Podman is also Red Hat do they win either way.

Anyway, I think that Podman is the mature Docker and tries to fit much better into the linux/unix-y way of doing things. Especially, being daemonless allows to integrate into systemd, etc. the way it should, and makes for a mature integration of containers into the ecosystem.

> Anything that helps convince people that containers running on a single server can be simple, and doesn't require an entire k8s stack.

Docker?

Docker compose isn't exactly meant for production
The company I used to work for, used docker-compose to serve its SaaS product to 100+ clients. I wasn't part of that team, but it seemed to me they were quite happy with it.
Can second this: I've seen companies that wanted the benefits of containers but didn't need orchestration yet do just fine with Docker Compose in prod.

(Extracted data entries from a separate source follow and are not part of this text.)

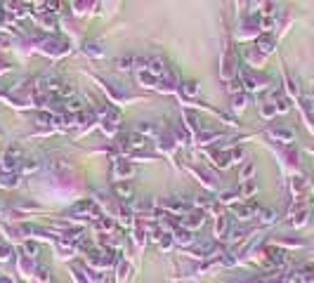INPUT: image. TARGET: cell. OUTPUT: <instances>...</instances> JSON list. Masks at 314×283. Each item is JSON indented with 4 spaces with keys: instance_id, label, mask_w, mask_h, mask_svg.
I'll return each instance as SVG.
<instances>
[{
    "instance_id": "4",
    "label": "cell",
    "mask_w": 314,
    "mask_h": 283,
    "mask_svg": "<svg viewBox=\"0 0 314 283\" xmlns=\"http://www.w3.org/2000/svg\"><path fill=\"white\" fill-rule=\"evenodd\" d=\"M236 212H239V217L248 219L250 215H255V212H257V205H255V203H246V205H239V208H236Z\"/></svg>"
},
{
    "instance_id": "17",
    "label": "cell",
    "mask_w": 314,
    "mask_h": 283,
    "mask_svg": "<svg viewBox=\"0 0 314 283\" xmlns=\"http://www.w3.org/2000/svg\"><path fill=\"white\" fill-rule=\"evenodd\" d=\"M166 208H173V210H182V203H177V201H166Z\"/></svg>"
},
{
    "instance_id": "6",
    "label": "cell",
    "mask_w": 314,
    "mask_h": 283,
    "mask_svg": "<svg viewBox=\"0 0 314 283\" xmlns=\"http://www.w3.org/2000/svg\"><path fill=\"white\" fill-rule=\"evenodd\" d=\"M232 104H234V109H243L246 104H248V97L243 92H239V94H234L232 97Z\"/></svg>"
},
{
    "instance_id": "1",
    "label": "cell",
    "mask_w": 314,
    "mask_h": 283,
    "mask_svg": "<svg viewBox=\"0 0 314 283\" xmlns=\"http://www.w3.org/2000/svg\"><path fill=\"white\" fill-rule=\"evenodd\" d=\"M17 158H19V149H17V146H10L8 153L3 156V170H5V173H12L17 167V163H19Z\"/></svg>"
},
{
    "instance_id": "14",
    "label": "cell",
    "mask_w": 314,
    "mask_h": 283,
    "mask_svg": "<svg viewBox=\"0 0 314 283\" xmlns=\"http://www.w3.org/2000/svg\"><path fill=\"white\" fill-rule=\"evenodd\" d=\"M253 191H255V184H253V182L248 180V184H246V187L241 189V194H243V196H248V194H253Z\"/></svg>"
},
{
    "instance_id": "18",
    "label": "cell",
    "mask_w": 314,
    "mask_h": 283,
    "mask_svg": "<svg viewBox=\"0 0 314 283\" xmlns=\"http://www.w3.org/2000/svg\"><path fill=\"white\" fill-rule=\"evenodd\" d=\"M305 217H307V212H305V210L298 212V217L293 219V224H302V222H305Z\"/></svg>"
},
{
    "instance_id": "13",
    "label": "cell",
    "mask_w": 314,
    "mask_h": 283,
    "mask_svg": "<svg viewBox=\"0 0 314 283\" xmlns=\"http://www.w3.org/2000/svg\"><path fill=\"white\" fill-rule=\"evenodd\" d=\"M227 227H229V224H227V219L220 217L218 219V236H222V232H227Z\"/></svg>"
},
{
    "instance_id": "15",
    "label": "cell",
    "mask_w": 314,
    "mask_h": 283,
    "mask_svg": "<svg viewBox=\"0 0 314 283\" xmlns=\"http://www.w3.org/2000/svg\"><path fill=\"white\" fill-rule=\"evenodd\" d=\"M139 132H144V135H156V128H153V125H139Z\"/></svg>"
},
{
    "instance_id": "5",
    "label": "cell",
    "mask_w": 314,
    "mask_h": 283,
    "mask_svg": "<svg viewBox=\"0 0 314 283\" xmlns=\"http://www.w3.org/2000/svg\"><path fill=\"white\" fill-rule=\"evenodd\" d=\"M71 212H76V215H83V212H95V205H92V201H83V203L73 205Z\"/></svg>"
},
{
    "instance_id": "11",
    "label": "cell",
    "mask_w": 314,
    "mask_h": 283,
    "mask_svg": "<svg viewBox=\"0 0 314 283\" xmlns=\"http://www.w3.org/2000/svg\"><path fill=\"white\" fill-rule=\"evenodd\" d=\"M132 170H130V165H123V163H118L116 165V175L118 177H123V175H130Z\"/></svg>"
},
{
    "instance_id": "12",
    "label": "cell",
    "mask_w": 314,
    "mask_h": 283,
    "mask_svg": "<svg viewBox=\"0 0 314 283\" xmlns=\"http://www.w3.org/2000/svg\"><path fill=\"white\" fill-rule=\"evenodd\" d=\"M118 194H121V196H132V187H128V184H121V187H118Z\"/></svg>"
},
{
    "instance_id": "19",
    "label": "cell",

Of course, when orchestration became a necessity, almost everyone looked in the direction of Kubernetes, as opposed to something like Nomad or Swarm, probably due to its popularity.

Other comments. You can also use docker-swarm with just a single master node.
tl;dr it wasn't before, but now it is.

It is true that there once was a disclaimer on the compose homepage that stated that the product was not recommended for production workloads.

Given that disclaimer no longer exists, along with the existence of [1], leads me to advocate using it in production.